Derya Sazak

Derya Sazak

Tüm Yazıları
Haberin Devamı



3 Kasım seçimlerinde ağır bir yenilgiye uğrayan ve Meclis dışında kalan MHP, geleceğini arıyor.
MHP kongresi, 12 Ekim'de toplanacak.
Devlet Bahçeli, Ecevit koalisyonunun dağılma sürecine girdiği günlerde 3 Kasım tarihini açıklayan liderdi. Ancak Bahçeli'nin öngörüsü tutmadı. MHP, 1999 seçiminde partiyi iktidara taşıyan oylarını AKP ve Genç Parti'ye kaptırdı. Bahçeli ise seçim gecesi, '2003 kurultayında MHP'yi yeni bir genel merkez yönetimi ve siyasal önderliğe taşıma' vaadiyle aday olmayacağını ilan etti.
Ancak Bahçeli'nin, MHP örgütlerinden ve il başkanlarından gelen 'adaylık' istemi karşısında görevi sürdürme eğilimi ağır basıyor.
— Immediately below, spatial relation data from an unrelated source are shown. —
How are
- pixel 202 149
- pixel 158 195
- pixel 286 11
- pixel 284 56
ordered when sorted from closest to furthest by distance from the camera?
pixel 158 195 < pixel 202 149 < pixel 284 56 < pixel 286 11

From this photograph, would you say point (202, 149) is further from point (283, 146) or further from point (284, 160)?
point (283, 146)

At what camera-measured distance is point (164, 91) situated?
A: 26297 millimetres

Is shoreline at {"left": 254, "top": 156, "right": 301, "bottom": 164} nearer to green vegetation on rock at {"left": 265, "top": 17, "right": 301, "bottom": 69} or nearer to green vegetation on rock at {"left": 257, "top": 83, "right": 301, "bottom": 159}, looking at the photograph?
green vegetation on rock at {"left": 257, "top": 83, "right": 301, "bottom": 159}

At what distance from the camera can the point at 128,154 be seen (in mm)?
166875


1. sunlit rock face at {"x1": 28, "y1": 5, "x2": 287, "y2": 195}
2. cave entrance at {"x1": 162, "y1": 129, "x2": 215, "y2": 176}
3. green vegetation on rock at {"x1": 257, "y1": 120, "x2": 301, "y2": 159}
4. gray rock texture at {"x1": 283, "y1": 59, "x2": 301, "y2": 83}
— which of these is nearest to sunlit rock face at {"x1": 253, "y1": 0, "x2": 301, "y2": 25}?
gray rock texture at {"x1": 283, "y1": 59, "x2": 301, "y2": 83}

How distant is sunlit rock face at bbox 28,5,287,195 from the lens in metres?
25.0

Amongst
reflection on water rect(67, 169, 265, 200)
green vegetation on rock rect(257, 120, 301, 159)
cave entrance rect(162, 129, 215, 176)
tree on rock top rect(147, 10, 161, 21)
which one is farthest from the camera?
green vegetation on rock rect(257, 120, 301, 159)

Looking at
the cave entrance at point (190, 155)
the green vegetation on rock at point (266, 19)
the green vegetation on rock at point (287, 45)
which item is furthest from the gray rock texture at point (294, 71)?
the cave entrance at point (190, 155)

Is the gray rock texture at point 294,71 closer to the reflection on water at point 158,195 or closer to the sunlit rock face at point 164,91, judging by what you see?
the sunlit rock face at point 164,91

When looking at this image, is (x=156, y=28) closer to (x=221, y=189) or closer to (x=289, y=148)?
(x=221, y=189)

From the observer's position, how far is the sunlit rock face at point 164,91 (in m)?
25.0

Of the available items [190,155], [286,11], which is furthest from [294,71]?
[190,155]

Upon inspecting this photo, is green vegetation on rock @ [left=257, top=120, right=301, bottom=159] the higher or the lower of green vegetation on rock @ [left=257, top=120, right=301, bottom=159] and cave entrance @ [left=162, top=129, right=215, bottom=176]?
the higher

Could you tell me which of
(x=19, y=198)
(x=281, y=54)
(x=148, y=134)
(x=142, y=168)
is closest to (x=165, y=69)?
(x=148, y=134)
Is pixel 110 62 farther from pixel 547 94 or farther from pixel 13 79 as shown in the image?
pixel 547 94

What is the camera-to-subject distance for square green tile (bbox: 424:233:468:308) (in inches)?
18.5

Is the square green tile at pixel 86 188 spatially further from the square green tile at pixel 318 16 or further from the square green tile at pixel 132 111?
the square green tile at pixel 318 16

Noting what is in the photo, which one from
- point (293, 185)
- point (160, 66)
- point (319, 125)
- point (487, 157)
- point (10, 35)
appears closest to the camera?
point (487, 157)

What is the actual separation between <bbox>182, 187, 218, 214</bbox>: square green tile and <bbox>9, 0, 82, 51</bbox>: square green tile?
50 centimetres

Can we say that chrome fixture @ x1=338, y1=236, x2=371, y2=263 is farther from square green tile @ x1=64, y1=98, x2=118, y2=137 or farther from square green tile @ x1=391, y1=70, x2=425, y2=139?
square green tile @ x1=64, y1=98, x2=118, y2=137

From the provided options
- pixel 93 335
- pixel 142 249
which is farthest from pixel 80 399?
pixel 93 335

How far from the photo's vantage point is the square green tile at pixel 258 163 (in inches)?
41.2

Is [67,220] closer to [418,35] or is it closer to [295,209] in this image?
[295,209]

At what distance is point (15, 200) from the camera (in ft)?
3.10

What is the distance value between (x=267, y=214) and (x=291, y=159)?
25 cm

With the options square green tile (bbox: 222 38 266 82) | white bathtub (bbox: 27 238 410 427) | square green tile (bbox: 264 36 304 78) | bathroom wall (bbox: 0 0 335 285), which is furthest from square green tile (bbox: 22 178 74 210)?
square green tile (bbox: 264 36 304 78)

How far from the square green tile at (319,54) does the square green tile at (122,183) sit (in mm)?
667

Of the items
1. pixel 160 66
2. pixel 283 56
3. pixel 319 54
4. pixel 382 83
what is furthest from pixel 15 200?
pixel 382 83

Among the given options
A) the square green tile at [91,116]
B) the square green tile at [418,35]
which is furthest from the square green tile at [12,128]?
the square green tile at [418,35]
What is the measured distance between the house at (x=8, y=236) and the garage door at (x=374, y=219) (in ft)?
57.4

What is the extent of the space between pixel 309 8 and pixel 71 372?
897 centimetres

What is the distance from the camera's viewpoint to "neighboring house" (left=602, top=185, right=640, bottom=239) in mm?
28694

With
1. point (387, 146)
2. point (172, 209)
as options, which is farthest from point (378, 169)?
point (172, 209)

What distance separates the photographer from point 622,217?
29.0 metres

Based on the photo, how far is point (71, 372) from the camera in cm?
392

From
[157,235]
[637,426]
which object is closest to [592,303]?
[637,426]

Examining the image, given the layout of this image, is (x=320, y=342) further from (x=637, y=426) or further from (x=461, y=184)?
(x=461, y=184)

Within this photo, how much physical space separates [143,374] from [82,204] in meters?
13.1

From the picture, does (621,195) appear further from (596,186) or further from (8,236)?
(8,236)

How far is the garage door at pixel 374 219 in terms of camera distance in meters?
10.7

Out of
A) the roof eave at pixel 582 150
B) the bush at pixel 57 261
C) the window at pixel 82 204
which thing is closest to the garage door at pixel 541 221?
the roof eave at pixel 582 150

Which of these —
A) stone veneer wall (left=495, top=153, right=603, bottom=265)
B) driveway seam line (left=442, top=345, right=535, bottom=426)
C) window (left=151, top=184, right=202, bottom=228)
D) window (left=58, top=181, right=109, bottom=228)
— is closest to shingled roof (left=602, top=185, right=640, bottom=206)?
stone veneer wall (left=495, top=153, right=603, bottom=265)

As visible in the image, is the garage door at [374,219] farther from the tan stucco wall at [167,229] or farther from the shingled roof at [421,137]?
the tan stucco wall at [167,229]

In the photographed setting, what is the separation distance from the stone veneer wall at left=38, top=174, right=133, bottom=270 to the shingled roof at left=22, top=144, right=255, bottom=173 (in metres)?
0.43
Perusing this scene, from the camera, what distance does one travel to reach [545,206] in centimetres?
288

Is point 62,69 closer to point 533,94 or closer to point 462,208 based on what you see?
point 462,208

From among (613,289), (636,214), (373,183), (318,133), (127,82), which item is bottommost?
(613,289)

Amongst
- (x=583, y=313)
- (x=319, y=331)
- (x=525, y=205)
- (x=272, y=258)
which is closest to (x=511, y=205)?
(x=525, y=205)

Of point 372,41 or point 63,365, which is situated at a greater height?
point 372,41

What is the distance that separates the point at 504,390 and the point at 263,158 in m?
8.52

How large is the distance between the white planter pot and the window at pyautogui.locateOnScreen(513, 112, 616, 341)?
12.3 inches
Bahçeli başkanlığa yeniden aday olabilir. MHP liderinin kongre öncesinde bastırdığı 'Büyük Buluşma' kitabı da adaylık hazırlığını yansıtıyor. Devlet Bey'in karşısında Koray Aydın, Ramiz Ongun gibi isimler yarışacak. 3 Kasım'ın siyasi faturası nedeniyle Bahçeli kongrede hayli zorlanacak. Kulislerde, 'Bahçeli ile devam'dan yana olanların da 2004 Nisan'ındaki yerel seçimleri bekleyecekleri konuşuluyor.
MHP'deki gerileme devam ederse Devlet Bey, genel başkanlıkla birlikte siyaseti de noktalayabilir!
Bahçeli 'ılımlı' bir siyasetçiydi, MHP'yi 'merkez'e çekmeye çalıştı. 12 Eylül öncesinin iki zıt kutbunu, iktidarda buluşturma cesaretini Ecevit'le birlikte sergiledi. Ölüm cezasını kaldıran AB paketini MHP'li koalisyon Meclis'ten geçirdi. Böylece 'Öcalan'ın idamı' gündemden çıktı. Türbanla ilgili sözleri de havada kaldı. Böylece MHP, radikal tabanından uzaklaştı.
Siyasal bilimcilere göre 'MHP merkezi seçti ve kaybetti'. Prof. Süleyman Seyfi Öğün, Ruşen Çakır'ın yazı dizisinde Bahçeli dönemini şöyle irdeliyor:
"Türkeş'in ölümünden sonra Devlet Bahçeli iktidara yaklaştı. Yeni MHP iktidar olmakla merkez olmak arasındaki çelişkiyi atlamış gözüküyor. Çünkü merkez, 12 Eylül sonrası pragmatizmi moralizm karşısında önceleyen bir sabite üzerinden kirlenmiş ve yıpranmıştı. MHP'yi iktidara taşıyan moralist beklentiler iken, onun tercihi iktidar olmaktı. Dolayısıyla moralist destekleri tipik bir merkez parti davranışı içinde ve mensuplarının bazılarının yolsuzluk olaylarına karışması gibi ters gelişmelerle boşa çıkardı.
Bu boşa çıkarmanın sonucunda en büyük tepkiyi de kendi tabanından aldı. Bugün yukarıdan aşağıya doğru MHP yönetiminin prestiji azalmış gözüküyor.
MHP'nin başarısızlığını moralizm gibi politikanın yükselen değeri karşısında merkezci bir pragmatizmi tercih etmesinden kaynaklanıyor. Onu büyük bir seçim yenilgisine götüren ve boşluğun AKP tarafından doldurulmasına yol açan nedenin bu olduğunu düşünüyorum."
Ülkücü hareket Devlet Bey'le 'yola devam' diyecek mi? Kararı 12 Ekim'de MHP kongresi verecek.